Immune checkpoint inhibitors (ICIs) targeting the programmed cell death protein 1 (PD‐1)/programmed cell death 1 ligand 1 (PD‐L1) pathway have transformed urothelial cancer (UC) therapy. The correlation between PD‐L1 expression and ICI effectiveness is uncertain, leaving the role of PD‐L1 as a predictive marker for ICI efficacy unclear. Among several ways to enhance the efficacy of ICI, trials are exploring combining ICIs with serine/threonine‐protein kinase mTOR (mTOR) inhibitors in different tumor types. The potential interaction between mTOR inhibitors and PD‐L1 expression in UC has not been well characterized. In our study, we investigated how phosphoinositide 3‐kinase (PI3K)/AKT/mTOR pathway inhibitors (TAK‐228, everolimus and TAK‐117) affect PD‐L1 expression and function in preclinical bladder cancer cell models. TAK‐228 increased cell surface levels of glycosylated PD‐L1 in all but one of the seven cell lines, regardless of baseline levels. TAK‐228 promoted the secretion of epidermal growth factor (EGF) and interferon‐β (IFNβ), both linked to PD‐L1 protein induction. Blocking EGF and IFNβ receptors reversed the TAK‐228‐induced PD‐L1 increase. Additionally, TAK‐228 enhanced IFN‐γ‐induced PD‐L1 expression and intracellular HLA‐I levels in some cells.

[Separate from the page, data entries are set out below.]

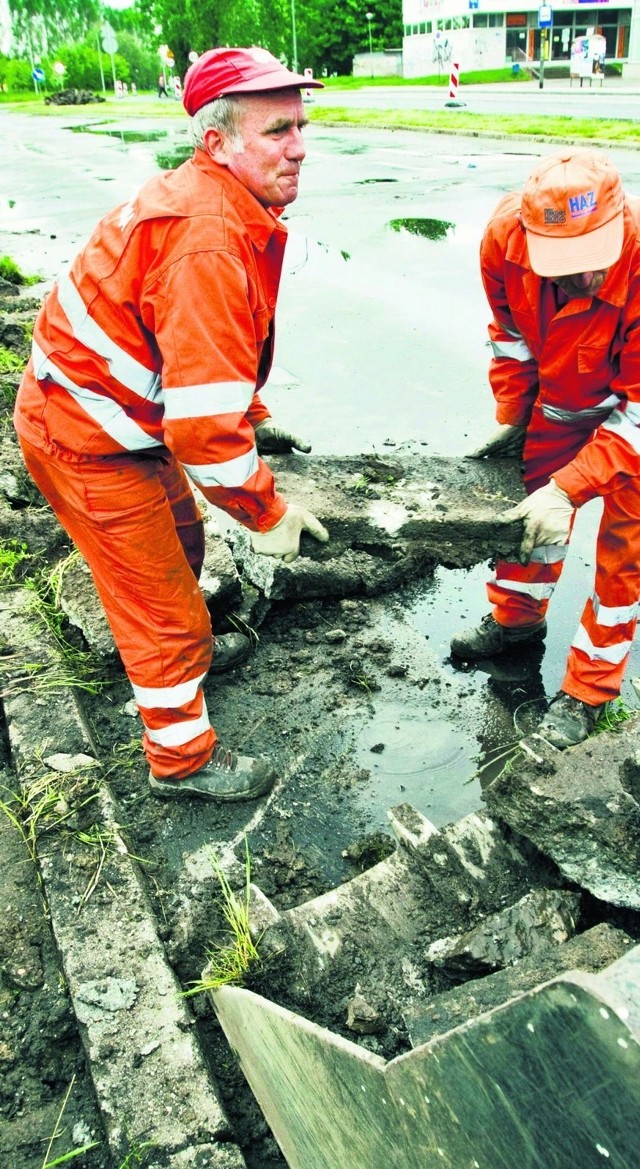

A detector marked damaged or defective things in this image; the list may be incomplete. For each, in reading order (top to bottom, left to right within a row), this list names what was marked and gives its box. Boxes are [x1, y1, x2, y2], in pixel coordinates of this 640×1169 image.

broken concrete slab [231, 452, 524, 596]
broken concrete slab [0, 592, 248, 1168]
broken concrete slab [214, 944, 640, 1168]
broken concrete slab [422, 884, 584, 976]
broken concrete slab [404, 920, 636, 1048]
broken concrete slab [482, 720, 640, 912]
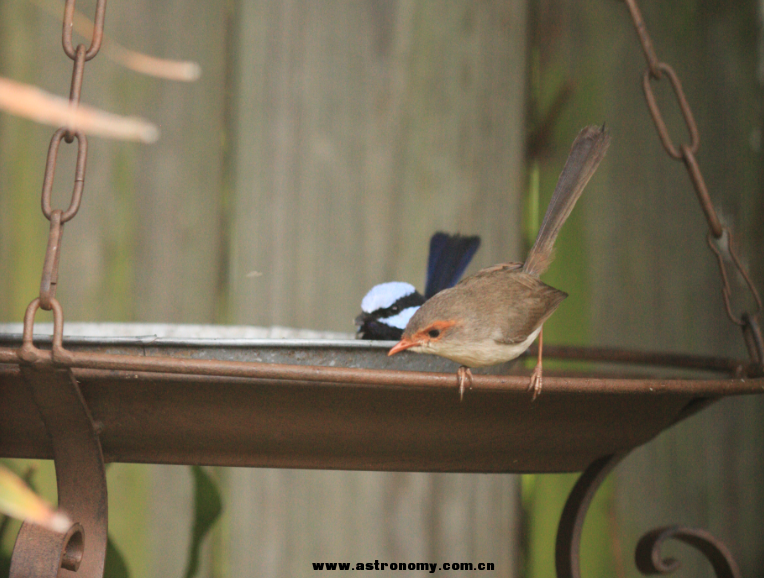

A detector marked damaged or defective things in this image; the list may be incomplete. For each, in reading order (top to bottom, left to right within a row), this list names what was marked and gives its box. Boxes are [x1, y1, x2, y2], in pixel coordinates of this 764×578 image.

rusty metal chain [33, 1, 106, 316]
rusty metal chain [624, 0, 760, 362]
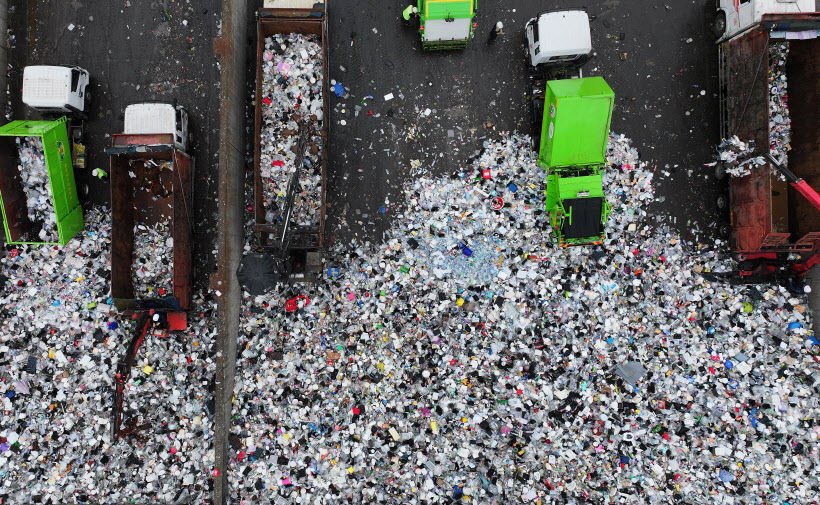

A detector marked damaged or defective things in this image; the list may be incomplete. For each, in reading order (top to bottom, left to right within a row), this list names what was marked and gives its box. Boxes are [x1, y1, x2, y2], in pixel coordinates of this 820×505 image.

rusted container wall [109, 132, 194, 310]
rusted container wall [253, 6, 326, 251]
rusted container wall [724, 12, 820, 252]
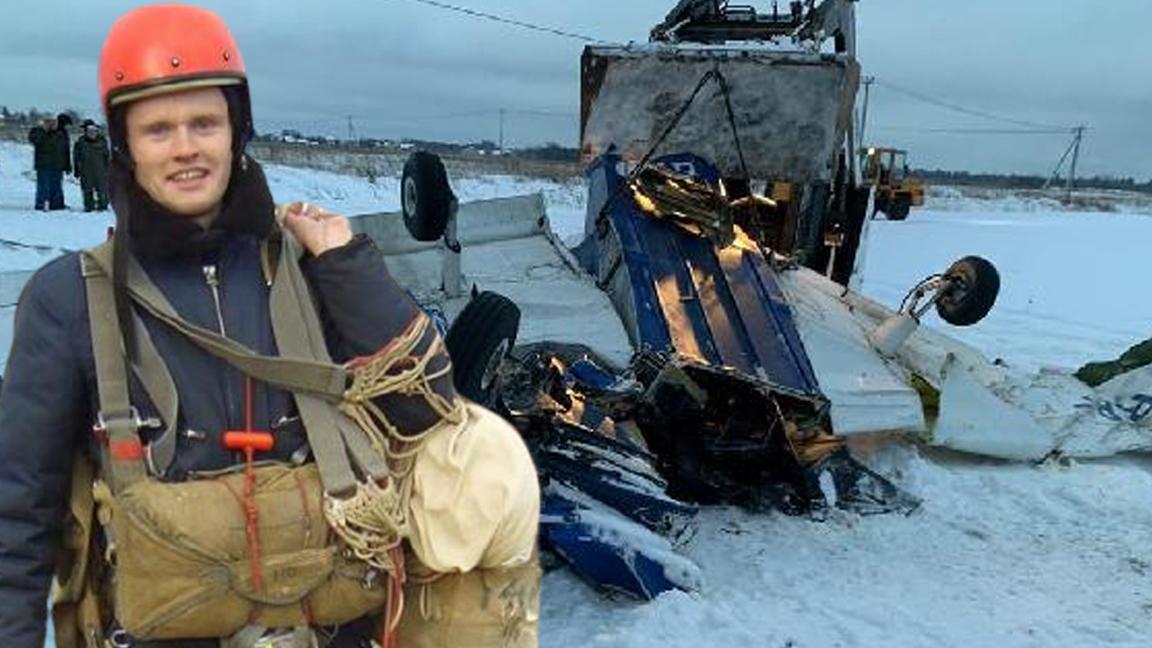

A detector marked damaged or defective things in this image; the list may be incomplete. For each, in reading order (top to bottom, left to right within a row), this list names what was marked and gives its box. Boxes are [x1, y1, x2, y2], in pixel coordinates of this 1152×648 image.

burned wreckage [352, 0, 1008, 596]
overturned vehicle [354, 0, 1016, 600]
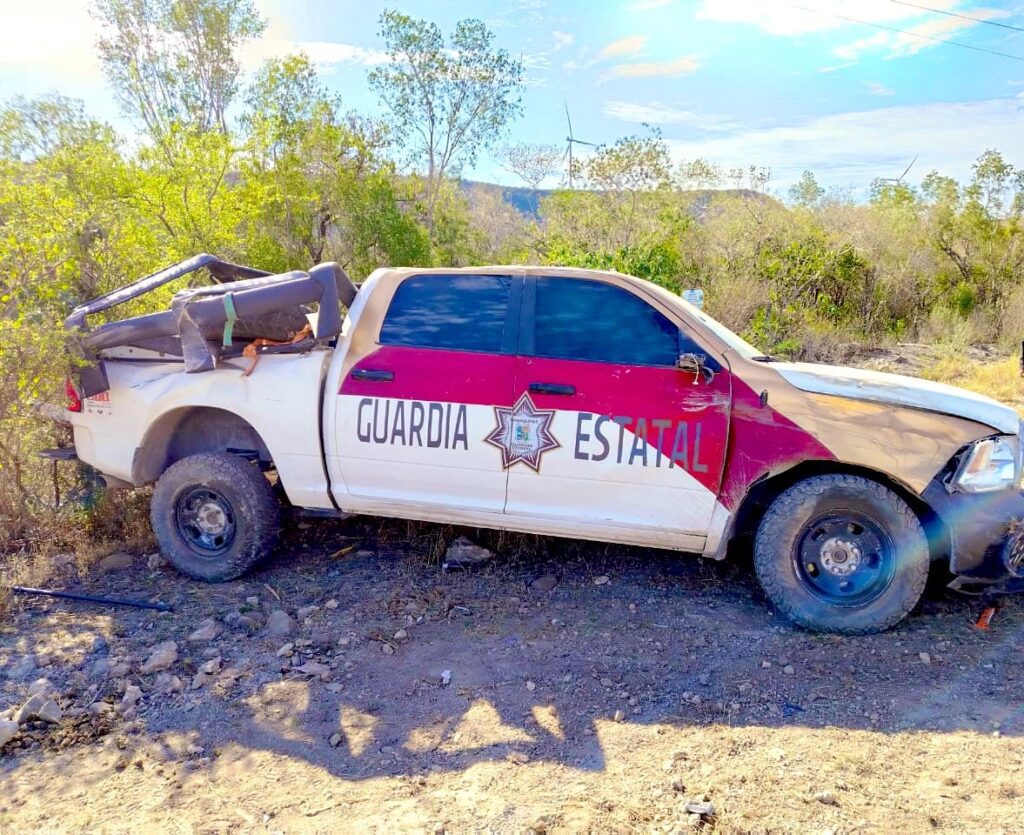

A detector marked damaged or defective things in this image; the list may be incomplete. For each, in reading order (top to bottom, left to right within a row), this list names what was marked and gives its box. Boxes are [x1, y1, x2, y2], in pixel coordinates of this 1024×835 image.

broken side mirror [675, 352, 716, 385]
crumpled hood [770, 360, 1019, 434]
damaged pickup truck [61, 255, 1024, 635]
crushed truck cab [64, 256, 1024, 635]
broken metal rod [11, 586, 174, 614]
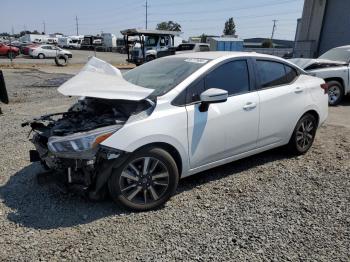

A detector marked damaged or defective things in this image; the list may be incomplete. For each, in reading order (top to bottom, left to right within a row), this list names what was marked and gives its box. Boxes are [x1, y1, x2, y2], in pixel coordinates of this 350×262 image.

TAK‐228‐treated bladder cancer cells exhibited resistance to the cytotoxic effects of peripheral blood mononuclear cells (PBMCs) and cluster of differentiation 8 (CD8)+ T cells. The addition of an anti‐PD‐L1 antibody diminished this resistance in T24 cells. Increased expression of PD‐L1 under TAK‐228 exposure was confirmed in patient‐derived explants (PDEs) treated ex vivo. These preclinical findings suggest that mTOR inhibition with TAK‐228 can increase PD‐L1 levels, potentially impacting the specific immune response against UC cells. This highlights the rationale for exploring the combination of mTOR inhibitors with ICIs in patients with advanced UC.